Creating a function
With the last exercise as introduction, believe it or not, we know everything we need to know to accomplish the automation task we set out to do. We already have the bulk of the code that the function relies on, so it's often a matter of pasting it into the body of the function and making some minor changes. To write good functions, we often begin by writing code that works, then we identify the need for automation (to reuse code, to automatically clean intermediate results), and finally we wrap the code around a function and modify and test it to make sure it still works.
Of course writing good functions can be more involved than what we described here. This is especially so when we write functions that we intend to use across multiple projects or share with others. In such cases, we often spend more time anticipating all the ways that the function could break given different inputs and try to account for such cases.
With the last exercise as a backdrop, let's now delete pickup_nhood
and dropoff_nhood
from the data and recreate those columns, this time by writing a function.
nyc_taxi$pickup_nhood <- NULL # we drop this column so we can re-create it here
nyc_taxi$dropoff_nhood <- NULL # we drop this column so we can re-create it here
We call the function add.neighborhoods
. Its inputs are the dataset, the names of the longitude and latitude coordinates (as strings), and the shapefile.
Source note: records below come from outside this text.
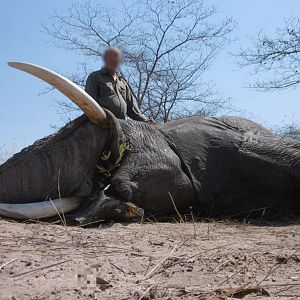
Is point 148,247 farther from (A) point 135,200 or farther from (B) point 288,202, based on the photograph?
(B) point 288,202

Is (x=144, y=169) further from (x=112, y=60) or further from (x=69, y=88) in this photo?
(x=112, y=60)

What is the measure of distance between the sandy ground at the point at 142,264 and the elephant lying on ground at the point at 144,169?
49 centimetres

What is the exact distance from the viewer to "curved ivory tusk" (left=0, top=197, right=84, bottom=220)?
4945 mm

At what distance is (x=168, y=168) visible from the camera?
5801 mm

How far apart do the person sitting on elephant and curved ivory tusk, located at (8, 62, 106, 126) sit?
3.88 ft

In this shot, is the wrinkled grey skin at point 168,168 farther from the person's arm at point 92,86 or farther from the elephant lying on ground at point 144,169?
the person's arm at point 92,86

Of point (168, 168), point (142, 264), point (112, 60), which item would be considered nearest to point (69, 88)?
point (168, 168)

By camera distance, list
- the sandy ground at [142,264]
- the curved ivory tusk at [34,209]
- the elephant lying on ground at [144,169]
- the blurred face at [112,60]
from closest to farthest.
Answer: the sandy ground at [142,264], the curved ivory tusk at [34,209], the elephant lying on ground at [144,169], the blurred face at [112,60]

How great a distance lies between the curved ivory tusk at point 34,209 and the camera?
195 inches

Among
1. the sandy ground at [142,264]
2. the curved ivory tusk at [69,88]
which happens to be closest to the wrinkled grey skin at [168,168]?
the curved ivory tusk at [69,88]

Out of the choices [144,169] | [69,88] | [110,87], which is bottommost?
[144,169]

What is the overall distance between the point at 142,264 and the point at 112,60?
12.7 feet

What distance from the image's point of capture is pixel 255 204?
6395 millimetres

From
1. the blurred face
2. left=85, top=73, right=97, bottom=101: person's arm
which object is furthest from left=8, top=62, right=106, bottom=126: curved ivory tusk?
the blurred face
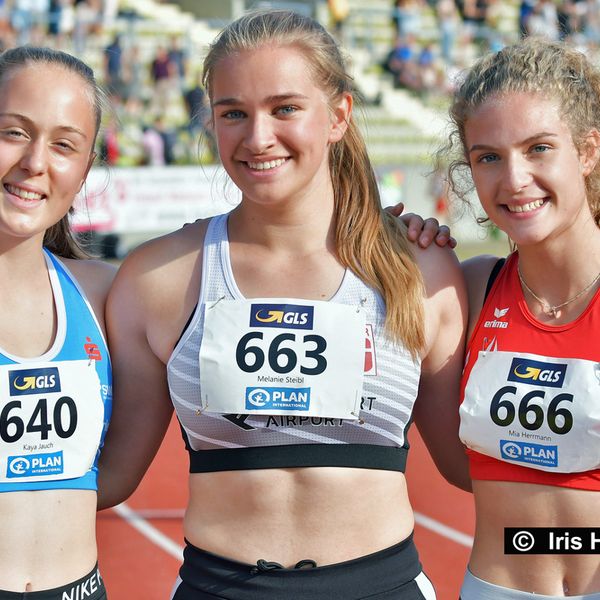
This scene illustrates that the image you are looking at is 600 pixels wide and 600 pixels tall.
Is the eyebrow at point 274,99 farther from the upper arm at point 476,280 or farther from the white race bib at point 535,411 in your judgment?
the white race bib at point 535,411

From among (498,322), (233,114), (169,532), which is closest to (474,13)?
(169,532)

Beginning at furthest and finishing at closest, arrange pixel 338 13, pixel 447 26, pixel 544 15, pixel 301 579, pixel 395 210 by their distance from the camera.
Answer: pixel 544 15
pixel 447 26
pixel 338 13
pixel 395 210
pixel 301 579

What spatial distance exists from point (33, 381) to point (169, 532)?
340 centimetres

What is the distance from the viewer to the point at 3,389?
104 inches

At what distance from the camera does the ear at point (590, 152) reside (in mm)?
2783

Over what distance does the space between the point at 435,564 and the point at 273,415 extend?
3096 millimetres

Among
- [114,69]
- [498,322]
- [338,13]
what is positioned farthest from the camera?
[338,13]

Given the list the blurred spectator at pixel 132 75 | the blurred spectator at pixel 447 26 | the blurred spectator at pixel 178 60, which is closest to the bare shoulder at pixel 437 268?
the blurred spectator at pixel 132 75

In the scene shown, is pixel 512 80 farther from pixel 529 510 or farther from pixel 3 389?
pixel 3 389

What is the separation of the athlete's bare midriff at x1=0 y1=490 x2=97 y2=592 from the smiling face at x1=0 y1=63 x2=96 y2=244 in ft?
2.34

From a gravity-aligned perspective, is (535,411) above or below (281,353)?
below

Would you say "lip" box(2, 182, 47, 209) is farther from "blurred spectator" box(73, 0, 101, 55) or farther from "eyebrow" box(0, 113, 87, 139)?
"blurred spectator" box(73, 0, 101, 55)

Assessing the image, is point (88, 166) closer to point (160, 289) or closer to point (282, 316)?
point (160, 289)

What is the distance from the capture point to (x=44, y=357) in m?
2.75
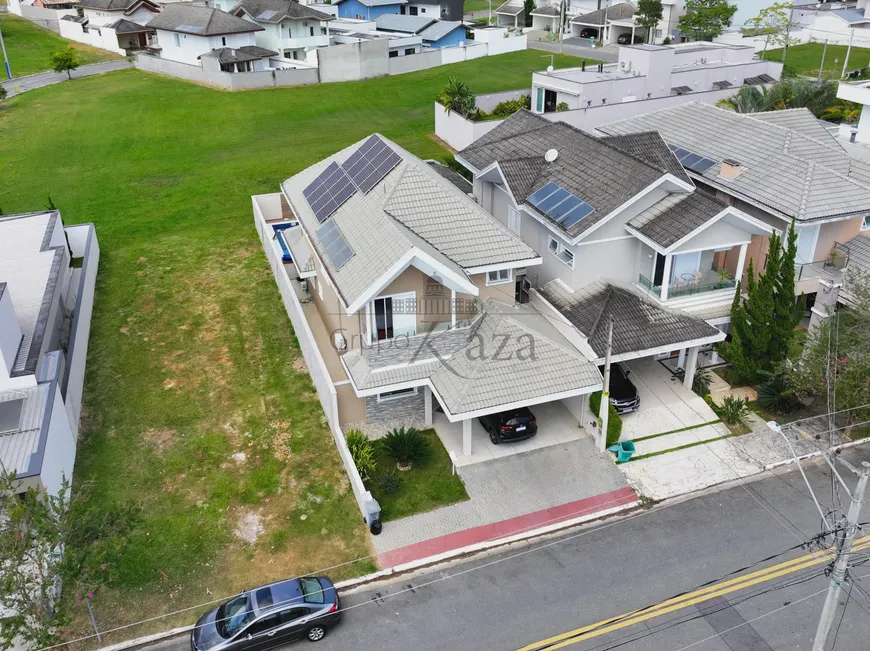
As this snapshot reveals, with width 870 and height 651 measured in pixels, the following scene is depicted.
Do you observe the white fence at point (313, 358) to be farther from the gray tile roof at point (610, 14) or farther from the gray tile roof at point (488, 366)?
the gray tile roof at point (610, 14)

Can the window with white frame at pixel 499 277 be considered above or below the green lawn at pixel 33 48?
below

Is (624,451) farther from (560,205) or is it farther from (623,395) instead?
(560,205)

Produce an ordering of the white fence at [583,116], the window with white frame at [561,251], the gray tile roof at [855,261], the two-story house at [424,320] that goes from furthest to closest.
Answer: the white fence at [583,116] → the window with white frame at [561,251] → the gray tile roof at [855,261] → the two-story house at [424,320]

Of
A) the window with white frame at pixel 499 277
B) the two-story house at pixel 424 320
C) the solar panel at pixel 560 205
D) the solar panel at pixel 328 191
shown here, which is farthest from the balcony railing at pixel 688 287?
the solar panel at pixel 328 191

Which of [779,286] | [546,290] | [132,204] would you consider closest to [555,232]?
[546,290]

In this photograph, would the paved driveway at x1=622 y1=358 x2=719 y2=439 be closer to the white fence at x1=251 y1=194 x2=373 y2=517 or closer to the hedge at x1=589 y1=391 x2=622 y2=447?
the hedge at x1=589 y1=391 x2=622 y2=447

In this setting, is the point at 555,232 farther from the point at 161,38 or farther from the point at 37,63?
the point at 37,63

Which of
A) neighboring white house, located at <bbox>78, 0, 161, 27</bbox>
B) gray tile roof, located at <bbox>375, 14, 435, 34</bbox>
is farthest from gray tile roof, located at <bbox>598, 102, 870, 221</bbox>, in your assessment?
neighboring white house, located at <bbox>78, 0, 161, 27</bbox>

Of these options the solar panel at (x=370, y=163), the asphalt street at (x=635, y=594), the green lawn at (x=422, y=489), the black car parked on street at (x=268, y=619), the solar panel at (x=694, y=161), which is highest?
the solar panel at (x=370, y=163)
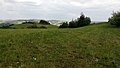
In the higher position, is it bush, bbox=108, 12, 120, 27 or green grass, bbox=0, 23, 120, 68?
bush, bbox=108, 12, 120, 27

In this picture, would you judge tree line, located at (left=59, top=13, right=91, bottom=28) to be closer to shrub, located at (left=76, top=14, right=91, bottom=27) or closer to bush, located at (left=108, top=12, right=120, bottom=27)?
shrub, located at (left=76, top=14, right=91, bottom=27)

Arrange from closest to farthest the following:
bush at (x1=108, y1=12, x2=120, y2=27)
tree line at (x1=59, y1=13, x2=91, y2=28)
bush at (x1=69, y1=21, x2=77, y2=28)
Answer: bush at (x1=108, y1=12, x2=120, y2=27)
tree line at (x1=59, y1=13, x2=91, y2=28)
bush at (x1=69, y1=21, x2=77, y2=28)

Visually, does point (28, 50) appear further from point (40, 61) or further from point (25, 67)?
point (25, 67)

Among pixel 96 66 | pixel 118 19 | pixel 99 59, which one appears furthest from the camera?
pixel 118 19

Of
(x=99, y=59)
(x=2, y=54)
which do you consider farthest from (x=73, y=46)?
(x=2, y=54)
The output we return is a single column containing the neighborhoods names.
add.neighborhoods <- function(long_var, lat_var, shapefile) {
require(regeos)
require(maptools)
data_coords <- data.frame(long = ifelse(is.na(long_var), 0, long_var),
lat = ifelse(is.na(lat_var), 0, lat_var)) # create `data.frame` with only those two columns
coordinates(data_coords) <- c('long', 'lat') # designate the columns as geographical coordinates
nhoods <- over(data_coords, shapefile) # find the neighborhoods the coordinates fall into
nhoods$NAME <- factor(nhoods$NAME, levels = as.character(shapefile@data$NAME)) # reset factor levels to Manhattan only
return(nhoods$NAME) # return only the column with the neighborhoods
}
We can now use our function twice. Once to find the pick-up neighborhood:
nyc_taxi$pickup_nhood <- add.neighborhoods(nyc_taxi$pickup_longitude, nyc_taxi$pickup_latitude, nyc_shapefile)
table(nyc_taxi$pickup_nhood, useNA = "ifany")
West Village East Village Battery Park Carnegie Hill
94222 135597 33783 43896
Gramercy Soho Murray Hill Little Italy
302670 78188 127397 33254
Central Park Greenwich Village Midtown Morningside Heights
51726 174398 619229 19887
...
And a second time to find the drop-off neighborhood:
nyc_taxi$dropoff_nhood <- add.neighborhoods(nyc_taxi$dropoff_longitude, nyc_taxi$dropoff_latitude, nyc_shapefile)
table(nyc_taxi$dropoff_nhood, useNA = "ifany")
West Village East Village Battery Park Carnegie Hill
84123 117727 34784 47099
Gramercy Soho Murray Hill Little Italy
273631 74566 125972 23588
Central Park Greenwich Village Midtown Morningside Heights
46788 142799 590646 29594
...